Sur la responsabilité de N. Granville

Considérant qu'en procédant à un examen de l'œuvre dans des conditions qu'il reconnaît lui-même avoir été précipitées et beaucoup trop rapides. - "j'ai fait une erreur étant pressé par le temps et n'ayant pu désencadrer l'œuvre sous verre" - M. Granville a commis une négligence fautive qui a été à l'origine du litige ;

Que cette faute a causé un préjudice certain à la Galerie Eterso qui a dû supporter la situation actuelle tant sur un plan matériel que financier n'ayant pas pu revendre l'œuvre ainsi qu'elle l'espérait et ce qu'elle démontre par les pièces versées ;

Qu'en réparation de ce préjudice, pour lequel Mme Tran Ngoc Tuan, n'a pas de responsabilité, M. Granville doit être condamné à verser à l'appelante la somme de 20 000 F ;

Considérant que les intimés ne justifient pas du caractère abusif de la présente procédure ;

Considérant qu'en application de l'article 700 du nouveau Code de procédure civile, Mme Tran Ngoc Tuan et M. Granville doivent être condamnés in solidum à la somme de 10 000 F.

Par ces motifs, Vu l'article 1110 du Code civil Infirme le jugement déféré et statuant à nouveau, Prononce la nullité de la vente de l'œuvre de Nicolas de Staël cédée le 2 janvier 1990 par Mme Tran Ngoc Tuan à la Galerie Eterso au prix de 450 000 F TTC. Condamne Mme Tran Ngoc Tuan à rembourser la somme de 450 000 F avec intérêts au taux légal à compter du 23 février 1993. Dit que la Galerie Eterso doit restituer l'œuvre à Mme Tran Ngoc Tuan.
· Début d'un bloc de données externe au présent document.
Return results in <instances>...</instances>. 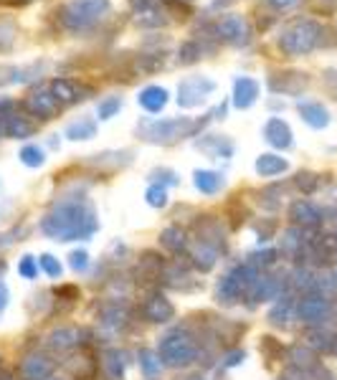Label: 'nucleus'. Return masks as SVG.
Returning <instances> with one entry per match:
<instances>
[{"instance_id": "37", "label": "nucleus", "mask_w": 337, "mask_h": 380, "mask_svg": "<svg viewBox=\"0 0 337 380\" xmlns=\"http://www.w3.org/2000/svg\"><path fill=\"white\" fill-rule=\"evenodd\" d=\"M18 157H21V162L29 165V168H41L43 162H46V155H43V150L38 148V145H26Z\"/></svg>"}, {"instance_id": "7", "label": "nucleus", "mask_w": 337, "mask_h": 380, "mask_svg": "<svg viewBox=\"0 0 337 380\" xmlns=\"http://www.w3.org/2000/svg\"><path fill=\"white\" fill-rule=\"evenodd\" d=\"M216 92V81L208 77H188L178 86V104L183 109H193L205 102V97H211Z\"/></svg>"}, {"instance_id": "35", "label": "nucleus", "mask_w": 337, "mask_h": 380, "mask_svg": "<svg viewBox=\"0 0 337 380\" xmlns=\"http://www.w3.org/2000/svg\"><path fill=\"white\" fill-rule=\"evenodd\" d=\"M140 367L145 370V375H157L162 370V360L155 350H140Z\"/></svg>"}, {"instance_id": "12", "label": "nucleus", "mask_w": 337, "mask_h": 380, "mask_svg": "<svg viewBox=\"0 0 337 380\" xmlns=\"http://www.w3.org/2000/svg\"><path fill=\"white\" fill-rule=\"evenodd\" d=\"M142 315H145V319H150V322L165 324L175 317V307H173V302H170L168 296L152 294L148 296V302L142 304Z\"/></svg>"}, {"instance_id": "9", "label": "nucleus", "mask_w": 337, "mask_h": 380, "mask_svg": "<svg viewBox=\"0 0 337 380\" xmlns=\"http://www.w3.org/2000/svg\"><path fill=\"white\" fill-rule=\"evenodd\" d=\"M23 106H26V112H29L31 117H36V120H54L58 114V109H61V104L54 99V94H51L49 89H36V92H31L29 97H26V102H23Z\"/></svg>"}, {"instance_id": "33", "label": "nucleus", "mask_w": 337, "mask_h": 380, "mask_svg": "<svg viewBox=\"0 0 337 380\" xmlns=\"http://www.w3.org/2000/svg\"><path fill=\"white\" fill-rule=\"evenodd\" d=\"M201 56H203V49H201L198 41H185L180 43V49H178V63H180V66H190V63H196Z\"/></svg>"}, {"instance_id": "17", "label": "nucleus", "mask_w": 337, "mask_h": 380, "mask_svg": "<svg viewBox=\"0 0 337 380\" xmlns=\"http://www.w3.org/2000/svg\"><path fill=\"white\" fill-rule=\"evenodd\" d=\"M196 148L211 157H231L233 155V142H231V137H226V134H203V137L196 142Z\"/></svg>"}, {"instance_id": "32", "label": "nucleus", "mask_w": 337, "mask_h": 380, "mask_svg": "<svg viewBox=\"0 0 337 380\" xmlns=\"http://www.w3.org/2000/svg\"><path fill=\"white\" fill-rule=\"evenodd\" d=\"M142 276H160L162 271V256L155 251H145L140 259V269H137Z\"/></svg>"}, {"instance_id": "43", "label": "nucleus", "mask_w": 337, "mask_h": 380, "mask_svg": "<svg viewBox=\"0 0 337 380\" xmlns=\"http://www.w3.org/2000/svg\"><path fill=\"white\" fill-rule=\"evenodd\" d=\"M18 74H21L18 66H13V63H0V86L18 84Z\"/></svg>"}, {"instance_id": "44", "label": "nucleus", "mask_w": 337, "mask_h": 380, "mask_svg": "<svg viewBox=\"0 0 337 380\" xmlns=\"http://www.w3.org/2000/svg\"><path fill=\"white\" fill-rule=\"evenodd\" d=\"M289 358H292V363H295V365H299V367H309V365H312V352H309L307 347H292Z\"/></svg>"}, {"instance_id": "1", "label": "nucleus", "mask_w": 337, "mask_h": 380, "mask_svg": "<svg viewBox=\"0 0 337 380\" xmlns=\"http://www.w3.org/2000/svg\"><path fill=\"white\" fill-rule=\"evenodd\" d=\"M99 228L97 213L84 200H61L54 211L41 221V231L56 241L89 239Z\"/></svg>"}, {"instance_id": "11", "label": "nucleus", "mask_w": 337, "mask_h": 380, "mask_svg": "<svg viewBox=\"0 0 337 380\" xmlns=\"http://www.w3.org/2000/svg\"><path fill=\"white\" fill-rule=\"evenodd\" d=\"M307 84L309 79L302 71H281V74H274L269 79V86L276 94H299Z\"/></svg>"}, {"instance_id": "55", "label": "nucleus", "mask_w": 337, "mask_h": 380, "mask_svg": "<svg viewBox=\"0 0 337 380\" xmlns=\"http://www.w3.org/2000/svg\"><path fill=\"white\" fill-rule=\"evenodd\" d=\"M10 106H13V102H10V99H0V117H8V109H10Z\"/></svg>"}, {"instance_id": "4", "label": "nucleus", "mask_w": 337, "mask_h": 380, "mask_svg": "<svg viewBox=\"0 0 337 380\" xmlns=\"http://www.w3.org/2000/svg\"><path fill=\"white\" fill-rule=\"evenodd\" d=\"M201 122L190 120V117H173V120L148 122L140 127L142 140L152 142V145H173V142L183 140V137H193L198 132Z\"/></svg>"}, {"instance_id": "42", "label": "nucleus", "mask_w": 337, "mask_h": 380, "mask_svg": "<svg viewBox=\"0 0 337 380\" xmlns=\"http://www.w3.org/2000/svg\"><path fill=\"white\" fill-rule=\"evenodd\" d=\"M38 267H41L49 276H54V279H56V276H61V271H63L61 264H58V259H56V256H51V253H43V256H38Z\"/></svg>"}, {"instance_id": "24", "label": "nucleus", "mask_w": 337, "mask_h": 380, "mask_svg": "<svg viewBox=\"0 0 337 380\" xmlns=\"http://www.w3.org/2000/svg\"><path fill=\"white\" fill-rule=\"evenodd\" d=\"M289 216H292V221H295V223L304 225V228H315V225L322 221L320 211H317V208L309 203V200H297V203H292V208H289Z\"/></svg>"}, {"instance_id": "5", "label": "nucleus", "mask_w": 337, "mask_h": 380, "mask_svg": "<svg viewBox=\"0 0 337 380\" xmlns=\"http://www.w3.org/2000/svg\"><path fill=\"white\" fill-rule=\"evenodd\" d=\"M157 355H160L162 365L168 367H185L190 363H196L198 358V345L196 340L190 338L185 330H175L165 335L157 345Z\"/></svg>"}, {"instance_id": "48", "label": "nucleus", "mask_w": 337, "mask_h": 380, "mask_svg": "<svg viewBox=\"0 0 337 380\" xmlns=\"http://www.w3.org/2000/svg\"><path fill=\"white\" fill-rule=\"evenodd\" d=\"M274 256H276L274 251H259V253H253L249 264H253L256 269H259V267H272V264H274Z\"/></svg>"}, {"instance_id": "25", "label": "nucleus", "mask_w": 337, "mask_h": 380, "mask_svg": "<svg viewBox=\"0 0 337 380\" xmlns=\"http://www.w3.org/2000/svg\"><path fill=\"white\" fill-rule=\"evenodd\" d=\"M102 367H104V373L112 380H122L127 367V355L122 350H117V347H109V350L102 352Z\"/></svg>"}, {"instance_id": "31", "label": "nucleus", "mask_w": 337, "mask_h": 380, "mask_svg": "<svg viewBox=\"0 0 337 380\" xmlns=\"http://www.w3.org/2000/svg\"><path fill=\"white\" fill-rule=\"evenodd\" d=\"M99 317H102V322H104L107 327H122V324L127 322L125 307H120L117 302L104 304V307H102V312H99Z\"/></svg>"}, {"instance_id": "46", "label": "nucleus", "mask_w": 337, "mask_h": 380, "mask_svg": "<svg viewBox=\"0 0 337 380\" xmlns=\"http://www.w3.org/2000/svg\"><path fill=\"white\" fill-rule=\"evenodd\" d=\"M69 267L74 269V271H86V267H89V253H86V251H71Z\"/></svg>"}, {"instance_id": "38", "label": "nucleus", "mask_w": 337, "mask_h": 380, "mask_svg": "<svg viewBox=\"0 0 337 380\" xmlns=\"http://www.w3.org/2000/svg\"><path fill=\"white\" fill-rule=\"evenodd\" d=\"M120 109H122V99L120 97H104L97 104V117H99V120H112Z\"/></svg>"}, {"instance_id": "19", "label": "nucleus", "mask_w": 337, "mask_h": 380, "mask_svg": "<svg viewBox=\"0 0 337 380\" xmlns=\"http://www.w3.org/2000/svg\"><path fill=\"white\" fill-rule=\"evenodd\" d=\"M79 342H81V332L74 330V327H58V330H54L49 338H46V345H49V350H54V352L74 350Z\"/></svg>"}, {"instance_id": "20", "label": "nucleus", "mask_w": 337, "mask_h": 380, "mask_svg": "<svg viewBox=\"0 0 337 380\" xmlns=\"http://www.w3.org/2000/svg\"><path fill=\"white\" fill-rule=\"evenodd\" d=\"M168 89L165 86H145L140 92V97H137V102H140V106L145 109V112L150 114H157L165 109V104H168Z\"/></svg>"}, {"instance_id": "28", "label": "nucleus", "mask_w": 337, "mask_h": 380, "mask_svg": "<svg viewBox=\"0 0 337 380\" xmlns=\"http://www.w3.org/2000/svg\"><path fill=\"white\" fill-rule=\"evenodd\" d=\"M66 137L74 142L92 140V137H97V122H94L92 117H79L77 122H71V125L66 127Z\"/></svg>"}, {"instance_id": "23", "label": "nucleus", "mask_w": 337, "mask_h": 380, "mask_svg": "<svg viewBox=\"0 0 337 380\" xmlns=\"http://www.w3.org/2000/svg\"><path fill=\"white\" fill-rule=\"evenodd\" d=\"M297 109H299V117L315 129H322V127L330 125V112L320 102H299Z\"/></svg>"}, {"instance_id": "18", "label": "nucleus", "mask_w": 337, "mask_h": 380, "mask_svg": "<svg viewBox=\"0 0 337 380\" xmlns=\"http://www.w3.org/2000/svg\"><path fill=\"white\" fill-rule=\"evenodd\" d=\"M276 296H279V279L267 276V274H259L256 279H253L246 299H251V304H256V302H264V299H276Z\"/></svg>"}, {"instance_id": "6", "label": "nucleus", "mask_w": 337, "mask_h": 380, "mask_svg": "<svg viewBox=\"0 0 337 380\" xmlns=\"http://www.w3.org/2000/svg\"><path fill=\"white\" fill-rule=\"evenodd\" d=\"M256 276H259V269L253 264H241V267L231 269L216 287L218 304H236L241 296L249 294V289H251Z\"/></svg>"}, {"instance_id": "27", "label": "nucleus", "mask_w": 337, "mask_h": 380, "mask_svg": "<svg viewBox=\"0 0 337 380\" xmlns=\"http://www.w3.org/2000/svg\"><path fill=\"white\" fill-rule=\"evenodd\" d=\"M193 183L205 196H216L218 190L224 188V177H221V173H213V170H196L193 173Z\"/></svg>"}, {"instance_id": "13", "label": "nucleus", "mask_w": 337, "mask_h": 380, "mask_svg": "<svg viewBox=\"0 0 337 380\" xmlns=\"http://www.w3.org/2000/svg\"><path fill=\"white\" fill-rule=\"evenodd\" d=\"M49 92L54 94L58 104L66 106V104H77L79 99H86L84 97V86L77 84L74 79H54L49 84Z\"/></svg>"}, {"instance_id": "56", "label": "nucleus", "mask_w": 337, "mask_h": 380, "mask_svg": "<svg viewBox=\"0 0 337 380\" xmlns=\"http://www.w3.org/2000/svg\"><path fill=\"white\" fill-rule=\"evenodd\" d=\"M29 0H0V6H8V8H23Z\"/></svg>"}, {"instance_id": "41", "label": "nucleus", "mask_w": 337, "mask_h": 380, "mask_svg": "<svg viewBox=\"0 0 337 380\" xmlns=\"http://www.w3.org/2000/svg\"><path fill=\"white\" fill-rule=\"evenodd\" d=\"M38 259H33V256H23L21 261H18V274L23 276V279H36L38 276Z\"/></svg>"}, {"instance_id": "36", "label": "nucleus", "mask_w": 337, "mask_h": 380, "mask_svg": "<svg viewBox=\"0 0 337 380\" xmlns=\"http://www.w3.org/2000/svg\"><path fill=\"white\" fill-rule=\"evenodd\" d=\"M292 312H295V304H292V299H289V296H281L279 302L272 307V312H269V319H272V322H276V324H281V322H287L289 317H292Z\"/></svg>"}, {"instance_id": "51", "label": "nucleus", "mask_w": 337, "mask_h": 380, "mask_svg": "<svg viewBox=\"0 0 337 380\" xmlns=\"http://www.w3.org/2000/svg\"><path fill=\"white\" fill-rule=\"evenodd\" d=\"M152 177H162V183H165V185H175L178 183V175H175V173H173V170H165V168H162V170H155Z\"/></svg>"}, {"instance_id": "47", "label": "nucleus", "mask_w": 337, "mask_h": 380, "mask_svg": "<svg viewBox=\"0 0 337 380\" xmlns=\"http://www.w3.org/2000/svg\"><path fill=\"white\" fill-rule=\"evenodd\" d=\"M297 188L302 190V193H312L317 188V175L315 173H299L297 175Z\"/></svg>"}, {"instance_id": "22", "label": "nucleus", "mask_w": 337, "mask_h": 380, "mask_svg": "<svg viewBox=\"0 0 337 380\" xmlns=\"http://www.w3.org/2000/svg\"><path fill=\"white\" fill-rule=\"evenodd\" d=\"M3 132L10 140H26V137H31L36 132V125L29 117H23V114H8L3 120Z\"/></svg>"}, {"instance_id": "59", "label": "nucleus", "mask_w": 337, "mask_h": 380, "mask_svg": "<svg viewBox=\"0 0 337 380\" xmlns=\"http://www.w3.org/2000/svg\"><path fill=\"white\" fill-rule=\"evenodd\" d=\"M185 380H205V378H201V375H190V378H185Z\"/></svg>"}, {"instance_id": "8", "label": "nucleus", "mask_w": 337, "mask_h": 380, "mask_svg": "<svg viewBox=\"0 0 337 380\" xmlns=\"http://www.w3.org/2000/svg\"><path fill=\"white\" fill-rule=\"evenodd\" d=\"M216 38L218 41L228 43V46H249L251 41V26L244 15H224L216 23Z\"/></svg>"}, {"instance_id": "10", "label": "nucleus", "mask_w": 337, "mask_h": 380, "mask_svg": "<svg viewBox=\"0 0 337 380\" xmlns=\"http://www.w3.org/2000/svg\"><path fill=\"white\" fill-rule=\"evenodd\" d=\"M264 140L276 150H289L295 145V134H292V127L287 122L279 120V117H272L264 125Z\"/></svg>"}, {"instance_id": "21", "label": "nucleus", "mask_w": 337, "mask_h": 380, "mask_svg": "<svg viewBox=\"0 0 337 380\" xmlns=\"http://www.w3.org/2000/svg\"><path fill=\"white\" fill-rule=\"evenodd\" d=\"M198 241L201 244H208L211 248H226V239H224V228L218 221H213L211 216H205L201 223H198Z\"/></svg>"}, {"instance_id": "45", "label": "nucleus", "mask_w": 337, "mask_h": 380, "mask_svg": "<svg viewBox=\"0 0 337 380\" xmlns=\"http://www.w3.org/2000/svg\"><path fill=\"white\" fill-rule=\"evenodd\" d=\"M297 246H302V239H299V228H289V231H284L281 248H284V251H295Z\"/></svg>"}, {"instance_id": "54", "label": "nucleus", "mask_w": 337, "mask_h": 380, "mask_svg": "<svg viewBox=\"0 0 337 380\" xmlns=\"http://www.w3.org/2000/svg\"><path fill=\"white\" fill-rule=\"evenodd\" d=\"M8 299H10V294H8V287H6V284H3V282H0V315L6 312Z\"/></svg>"}, {"instance_id": "52", "label": "nucleus", "mask_w": 337, "mask_h": 380, "mask_svg": "<svg viewBox=\"0 0 337 380\" xmlns=\"http://www.w3.org/2000/svg\"><path fill=\"white\" fill-rule=\"evenodd\" d=\"M269 8H274V10H289V8H295L299 0H264Z\"/></svg>"}, {"instance_id": "61", "label": "nucleus", "mask_w": 337, "mask_h": 380, "mask_svg": "<svg viewBox=\"0 0 337 380\" xmlns=\"http://www.w3.org/2000/svg\"><path fill=\"white\" fill-rule=\"evenodd\" d=\"M0 132H3V122H0Z\"/></svg>"}, {"instance_id": "34", "label": "nucleus", "mask_w": 337, "mask_h": 380, "mask_svg": "<svg viewBox=\"0 0 337 380\" xmlns=\"http://www.w3.org/2000/svg\"><path fill=\"white\" fill-rule=\"evenodd\" d=\"M134 23L140 29H160V26L168 23V13H162L160 8H155V10H148V13H137Z\"/></svg>"}, {"instance_id": "62", "label": "nucleus", "mask_w": 337, "mask_h": 380, "mask_svg": "<svg viewBox=\"0 0 337 380\" xmlns=\"http://www.w3.org/2000/svg\"><path fill=\"white\" fill-rule=\"evenodd\" d=\"M0 271H3V264H0Z\"/></svg>"}, {"instance_id": "58", "label": "nucleus", "mask_w": 337, "mask_h": 380, "mask_svg": "<svg viewBox=\"0 0 337 380\" xmlns=\"http://www.w3.org/2000/svg\"><path fill=\"white\" fill-rule=\"evenodd\" d=\"M0 380H15V375L10 370H0Z\"/></svg>"}, {"instance_id": "57", "label": "nucleus", "mask_w": 337, "mask_h": 380, "mask_svg": "<svg viewBox=\"0 0 337 380\" xmlns=\"http://www.w3.org/2000/svg\"><path fill=\"white\" fill-rule=\"evenodd\" d=\"M77 294H79V292L74 287H61V289H58V296H77Z\"/></svg>"}, {"instance_id": "16", "label": "nucleus", "mask_w": 337, "mask_h": 380, "mask_svg": "<svg viewBox=\"0 0 337 380\" xmlns=\"http://www.w3.org/2000/svg\"><path fill=\"white\" fill-rule=\"evenodd\" d=\"M327 312H330V304H327V299H322V296H304L302 302L297 304L299 319L309 324L322 322L324 317H327Z\"/></svg>"}, {"instance_id": "29", "label": "nucleus", "mask_w": 337, "mask_h": 380, "mask_svg": "<svg viewBox=\"0 0 337 380\" xmlns=\"http://www.w3.org/2000/svg\"><path fill=\"white\" fill-rule=\"evenodd\" d=\"M190 259H193V267L196 269H201V271H211L218 261V251L208 246V244H201V241H198L196 246H193V251H190Z\"/></svg>"}, {"instance_id": "26", "label": "nucleus", "mask_w": 337, "mask_h": 380, "mask_svg": "<svg viewBox=\"0 0 337 380\" xmlns=\"http://www.w3.org/2000/svg\"><path fill=\"white\" fill-rule=\"evenodd\" d=\"M256 173L261 177H274V175H281V173H287L289 162L279 155H272V152H264V155L256 157Z\"/></svg>"}, {"instance_id": "53", "label": "nucleus", "mask_w": 337, "mask_h": 380, "mask_svg": "<svg viewBox=\"0 0 337 380\" xmlns=\"http://www.w3.org/2000/svg\"><path fill=\"white\" fill-rule=\"evenodd\" d=\"M244 358H246V355H244V352H241V350H236V352H228V355H226V363H224V365H226V367L239 365V363H244Z\"/></svg>"}, {"instance_id": "60", "label": "nucleus", "mask_w": 337, "mask_h": 380, "mask_svg": "<svg viewBox=\"0 0 337 380\" xmlns=\"http://www.w3.org/2000/svg\"><path fill=\"white\" fill-rule=\"evenodd\" d=\"M46 380H61V378H54V375H51V378H46Z\"/></svg>"}, {"instance_id": "15", "label": "nucleus", "mask_w": 337, "mask_h": 380, "mask_svg": "<svg viewBox=\"0 0 337 380\" xmlns=\"http://www.w3.org/2000/svg\"><path fill=\"white\" fill-rule=\"evenodd\" d=\"M21 373L26 380H46L54 375V360L33 352V355H29V358L21 363Z\"/></svg>"}, {"instance_id": "40", "label": "nucleus", "mask_w": 337, "mask_h": 380, "mask_svg": "<svg viewBox=\"0 0 337 380\" xmlns=\"http://www.w3.org/2000/svg\"><path fill=\"white\" fill-rule=\"evenodd\" d=\"M15 26L13 23H0V54H6V51L13 49V43H15Z\"/></svg>"}, {"instance_id": "49", "label": "nucleus", "mask_w": 337, "mask_h": 380, "mask_svg": "<svg viewBox=\"0 0 337 380\" xmlns=\"http://www.w3.org/2000/svg\"><path fill=\"white\" fill-rule=\"evenodd\" d=\"M130 6H132L134 13H148V10L160 8V3L157 0H130Z\"/></svg>"}, {"instance_id": "50", "label": "nucleus", "mask_w": 337, "mask_h": 380, "mask_svg": "<svg viewBox=\"0 0 337 380\" xmlns=\"http://www.w3.org/2000/svg\"><path fill=\"white\" fill-rule=\"evenodd\" d=\"M317 246L324 253H337V236H322V239L317 241Z\"/></svg>"}, {"instance_id": "30", "label": "nucleus", "mask_w": 337, "mask_h": 380, "mask_svg": "<svg viewBox=\"0 0 337 380\" xmlns=\"http://www.w3.org/2000/svg\"><path fill=\"white\" fill-rule=\"evenodd\" d=\"M160 244L168 248V251L180 253L185 246H188V239H185V231L180 225H168V228L160 233Z\"/></svg>"}, {"instance_id": "14", "label": "nucleus", "mask_w": 337, "mask_h": 380, "mask_svg": "<svg viewBox=\"0 0 337 380\" xmlns=\"http://www.w3.org/2000/svg\"><path fill=\"white\" fill-rule=\"evenodd\" d=\"M259 99V81L251 77H239L233 81V106L236 109H249Z\"/></svg>"}, {"instance_id": "3", "label": "nucleus", "mask_w": 337, "mask_h": 380, "mask_svg": "<svg viewBox=\"0 0 337 380\" xmlns=\"http://www.w3.org/2000/svg\"><path fill=\"white\" fill-rule=\"evenodd\" d=\"M320 41H322V26L317 21H309V18L289 23L287 29H281L279 38H276L279 49L287 56H307L320 46Z\"/></svg>"}, {"instance_id": "39", "label": "nucleus", "mask_w": 337, "mask_h": 380, "mask_svg": "<svg viewBox=\"0 0 337 380\" xmlns=\"http://www.w3.org/2000/svg\"><path fill=\"white\" fill-rule=\"evenodd\" d=\"M145 198H148V203L152 205V208H165V205H168V188L160 183H155L148 188Z\"/></svg>"}, {"instance_id": "2", "label": "nucleus", "mask_w": 337, "mask_h": 380, "mask_svg": "<svg viewBox=\"0 0 337 380\" xmlns=\"http://www.w3.org/2000/svg\"><path fill=\"white\" fill-rule=\"evenodd\" d=\"M109 8H112L109 0H71L58 10V23L71 33H81L94 29L109 13Z\"/></svg>"}]
</instances>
Condamne M. Granville à verser à la Galerie Eterso la somme de 20 000 F à titre de dommages-intérêts. Rejette le surplus des demandes. Condamne in solidum Mme Tran Ngoc Tuan et M. Granville à payer à la Galerie Eterso la somme de 10 000 F en application de l'article 700 du nouveau Code de procédure civile et les entiers dépens. Admet la SCP Valdelievre - Garnier, titulaire d'un office d'avoué, au bénéfice des dispositions de l'article 699 du nouveau Code de procédure civile.